- _Task details_: In this exercise, reproduce all the entries that follow exactly.

- _Stored data entries_:
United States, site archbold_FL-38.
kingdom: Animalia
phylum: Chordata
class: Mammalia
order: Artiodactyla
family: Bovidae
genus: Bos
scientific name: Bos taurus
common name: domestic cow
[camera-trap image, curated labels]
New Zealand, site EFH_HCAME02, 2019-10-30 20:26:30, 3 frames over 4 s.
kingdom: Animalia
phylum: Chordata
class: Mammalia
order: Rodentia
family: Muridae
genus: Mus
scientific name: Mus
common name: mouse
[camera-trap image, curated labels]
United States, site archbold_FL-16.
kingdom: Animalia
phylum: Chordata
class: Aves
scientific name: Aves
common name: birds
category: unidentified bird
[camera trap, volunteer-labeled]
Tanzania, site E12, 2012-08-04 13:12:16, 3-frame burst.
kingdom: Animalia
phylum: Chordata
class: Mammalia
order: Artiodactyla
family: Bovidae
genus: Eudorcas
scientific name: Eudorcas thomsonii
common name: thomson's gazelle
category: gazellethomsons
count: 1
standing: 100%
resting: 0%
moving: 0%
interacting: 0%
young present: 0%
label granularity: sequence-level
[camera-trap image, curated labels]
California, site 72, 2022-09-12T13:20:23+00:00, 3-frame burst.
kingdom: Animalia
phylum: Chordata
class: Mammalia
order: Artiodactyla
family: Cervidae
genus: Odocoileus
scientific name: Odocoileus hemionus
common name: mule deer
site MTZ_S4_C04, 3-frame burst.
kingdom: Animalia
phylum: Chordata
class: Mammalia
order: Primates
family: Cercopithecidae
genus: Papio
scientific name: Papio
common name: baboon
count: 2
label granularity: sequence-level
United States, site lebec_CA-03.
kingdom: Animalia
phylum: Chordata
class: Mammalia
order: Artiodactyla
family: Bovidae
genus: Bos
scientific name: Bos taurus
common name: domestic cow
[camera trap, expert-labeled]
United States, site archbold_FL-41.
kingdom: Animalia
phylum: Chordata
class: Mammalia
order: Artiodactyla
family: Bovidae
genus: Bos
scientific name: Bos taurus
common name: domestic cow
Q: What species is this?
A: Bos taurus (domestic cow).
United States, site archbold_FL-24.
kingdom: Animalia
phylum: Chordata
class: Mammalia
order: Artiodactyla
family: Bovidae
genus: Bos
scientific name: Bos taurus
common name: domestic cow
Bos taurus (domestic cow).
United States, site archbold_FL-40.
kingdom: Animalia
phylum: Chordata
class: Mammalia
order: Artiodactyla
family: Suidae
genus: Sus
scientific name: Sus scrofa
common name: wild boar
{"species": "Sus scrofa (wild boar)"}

- _Reply to the exercise_:
United States, site archbold_FL-38.
kingdom: Animalia
phylum: Chordata
class: Mammalia
order: Artiodactyla
family: Bovidae
genus: Bos
scientific name: Bos taurus
common name: domestic cow
[camera-trap image, curated labels]
New Zealand, site EFH_HCAME02, 2019-10-30 20:26:30, 3 frames over 4 s.
kingdom: Animalia
phylum: Chordata
class: Mammalia
order: Rodentia
family: Muridae
genus: Mus
scientific name: Mus
common name: mouse
[camera-trap image, curated labels]
United States, site archbold_FL-16.
kingdom: Animalia
phylum: Chordata
class: Aves
scientific name: Aves
common name: birds
category: unidentified bird
[camera trap, volunteer-labeled]
Tanzania, site E12, 2012-08-04 13:12:16, 3-frame burst.
kingdom: Animalia
phylum: Chordata
class: Mammalia
order: Artiodactyla
family: Bovidae
genus: Eudorcas
scientific name: Eudorcas thomsonii
common name: thomson's gazelle
category: gazellethomsons
count: 1
standing: 100%
resting: 0%
moving: 0%
interacting: 0%
young present: 0%
label granularity: sequence-level
[camera-trap image, curated labels]
California, site 72, 2022-09-12T13:20:23+00:00, 3-frame burst.
kingdom: Animalia
phylum: Chordata
class: Mammalia
order: Artiodactyla
family: Cervidae
genus: Odocoileus
scientific name: Odocoileus hemionus
common name: mule deer
site MTZ_S4_C04, 3-frame burst.
kingdom: Animalia
phylum: Chordata
class: Mammalia
order: Primates
family: Cercopithecidae
genus: Papio
scientific name: Papio
common name: baboon
count: 2
label granularity: sequence-level
United States, site lebec_CA-03.
kingdom: Animalia
phylum: Chordata
class: Mammalia
order: Artiodactyla
family: Bovidae
genus: Bos
scientific name: Bos taurus
common name: domestic cow
[camera trap, expert-labeled]
United States, site archbold_FL-41.
kingdom: Animalia
phylum: Chordata
class: Mammalia
order: Artiodactyla
family: Bovidae
genus: Bos
scientific name: Bos taurus
common name: domestic cow
Q: What species is this?
A: Bos taurus (domestic cow).
United States, site archbold_FL-24.
kingdom: Animalia
phylum: Chordata
class: Mammalia
order: Artiodactyla
family: Bovidae
genus: Bos
scientific name: Bos taurus
common name: domestic cow
Bos taurus (domestic cow).
United States, site archbold_FL-40.
kingdom: Animalia
phylum: Chordata
class: Mammalia
order: Artiodactyla
family: Suidae
genus: Sus
scientific name: Sus scrofa
common name: wild boar
{"species": "Sus scrofa (wild boar)"}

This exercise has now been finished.